Amoris Lætitia, capitolo VII

Rafforzare l’educazione dei figli

 

Il VII capitolo di Amoris Lætitia è l’ultimo dei 7 capitoli introduttivi che costituiscono le facce di questo prezioso poliedro che è la vita quotidiana delle famiglie. È dedicato all’educazione dei figli, tema importante e complesso, gioia e dolore di ogni famiglia e suo dovere irrinunciabile.
Si apre con una domanda: dove sono i figli? La famiglia è luogo di sostegno e accompagnamento, per questo occorre vigilare a cosa sono esposti i nostri figli. Vigilanza che non vuol dire l’ossessione del controllo, ma generare nei figli processi di maturazione della libertà e dell’autonomia che consentano di agire con intelligenza e accortezza, di scegliere con buon senso e affrontare situazioni rischiose. Pertanto la domanda non è sapere dove sono fisicamente i nostri figli, ma dov’è la loro anima, quali sono le loro convinzioni, gli obiettivi, i desideri e il loro progetto di vita.
La formazione morale non può essere imposta come verità indiscutibile, ma i figli devono scoprire l’importanza di certi valori e principi, indotti dall’affetto e dalla testimonianza dei genitori con le loro abitudini e consuetudini. La base fondamentale è però credere che i propri genitori siano degni di fiducia, e questo rende allora desiderabili comportamenti da imparare e inclinazioni da far maturare. Il che non richiede che i genitori siano immacolati, ma che sappiano riconoscere con umiltà i propri limiti, sforzandosi di essere migliori.
È importante orientare il bambino con fermezza a chiedere scusa e a riparare il danno causato agli altri con il proprio comportamento. E anche la correzione e la sanzione diventano allora uno stimolo educativo se traspare sempre la fiducia e il riconoscimento, senza cadere nella mutilazione del desiderio.
La famiglia è la prima scuola dei valori umani, dove si impara il buon uso della libertà, da incanalare e stimolare. La cultura del tutto e subito è un grande inganno che intossica la libertà. Il rimandare non è negare il desiderio, ma differire la sua soddisfazione: quando si educa a saper aspettare il momento adatto, si insegna al bambino ad essere padrone di se stesso e ad essere autonomo davanti ai propri impulsi. Al tempo stesso questo gli insegna a rispettare la libertà degli altri.
È in famiglia che si impara a relazionarsi con gli altri, ad ascoltare, condividere, rispettare, prendersi cura dell’altro, che si educa al consumo responsabile e alla tutela del bene comune.

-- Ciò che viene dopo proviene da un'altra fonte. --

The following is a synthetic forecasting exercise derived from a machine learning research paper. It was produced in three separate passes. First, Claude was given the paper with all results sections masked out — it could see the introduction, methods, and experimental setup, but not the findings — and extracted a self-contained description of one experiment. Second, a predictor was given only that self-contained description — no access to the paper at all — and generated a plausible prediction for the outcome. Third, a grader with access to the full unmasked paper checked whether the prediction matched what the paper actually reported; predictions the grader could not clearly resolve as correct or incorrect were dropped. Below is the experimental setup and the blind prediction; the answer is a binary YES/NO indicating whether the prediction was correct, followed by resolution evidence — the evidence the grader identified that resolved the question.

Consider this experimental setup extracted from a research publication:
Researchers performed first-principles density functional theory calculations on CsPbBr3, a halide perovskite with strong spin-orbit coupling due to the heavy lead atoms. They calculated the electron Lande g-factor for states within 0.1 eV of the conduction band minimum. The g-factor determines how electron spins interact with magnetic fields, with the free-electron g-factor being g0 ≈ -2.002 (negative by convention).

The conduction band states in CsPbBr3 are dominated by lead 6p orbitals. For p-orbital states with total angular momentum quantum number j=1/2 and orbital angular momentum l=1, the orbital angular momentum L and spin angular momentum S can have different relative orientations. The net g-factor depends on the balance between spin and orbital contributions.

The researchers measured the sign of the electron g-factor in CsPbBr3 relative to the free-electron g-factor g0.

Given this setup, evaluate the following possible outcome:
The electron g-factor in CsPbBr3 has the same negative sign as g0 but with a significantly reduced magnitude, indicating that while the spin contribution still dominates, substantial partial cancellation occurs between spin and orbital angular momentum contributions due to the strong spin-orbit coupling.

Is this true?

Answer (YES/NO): NO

È sempre in famiglia che si impara a confrontarsi con la sofferenza, ad esempio quando sopraggiunge una malattia.
La comunicazione tra genitori e figli non può prescindere dal dialogo personale e dal contatto fisico: la tecnologia ci permette di essere sempre in contatto, ma è un contatto virtuale che spesso allontana anziché avvicinare, in una sorta di autismo tecnologico.
La comunità è chiamata a sostenere la missione educativa delle famiglie, in particolare con la catechesi di iniziazione; inoltre il Sinodo ha evidenziato l’importanza delle scuole cattoliche, per aiutare i ragazzi a crescere vedendo il mondo attraverso lo sguardo di amore di Dio.
Un aspetto importante è poi l’educazione sessuale, soprattutto in un’epoca che tende a banalizzare e impoverire la sessualità. Quando si parla di educazione sessuale ci si concentra sull’aspetto della protezione e della sicurezza, usando espressioni che trasmettono un atteggiamento negativo verso la naturale finalità procreativa, come se un eventuale figlio fosse un nemico dal quale proteggersi. L’altra persona viene presentata come un oggetto di esperienze, mentre occorre insegnare le diverse espressioni dell’amore, sulla cura e rispetto reciproco, sul dono totale di se e dell’altro, sull’impegno totale per sempre.
Infine, la trasmissione della fede: la famiglia deve continuare ad essere il luogo dove si insegna a cogliere la bellezza della fede, a pregare e a servire il prossimo. La fede è dono di Dio, ricevuto nel Battesimo e i genitori sono lo strumento per la sua maturazione e sviluppo. Ciò presuppone che i genitori vivano l’esperienza reale di avere fiducia in Dio e di cercarlo perché ne sentono il bisogno.
La fede non si impone ma si propone alla libertà dei figli e l’educazione alla fede sa adattarsi a ciascun figlio e alle diverse fasi della sua vita.
Le coppie devono essere valorizzate come soggetti attivi della catechesi, perché la trasmissione della fede ai figli rende la famiglia evangelizzatrice, che spontaneamente inizia a trasmetterla anche al di fuori dell’ambiente familiare. Così la famiglia diventa soggetto dell’azione pastorale.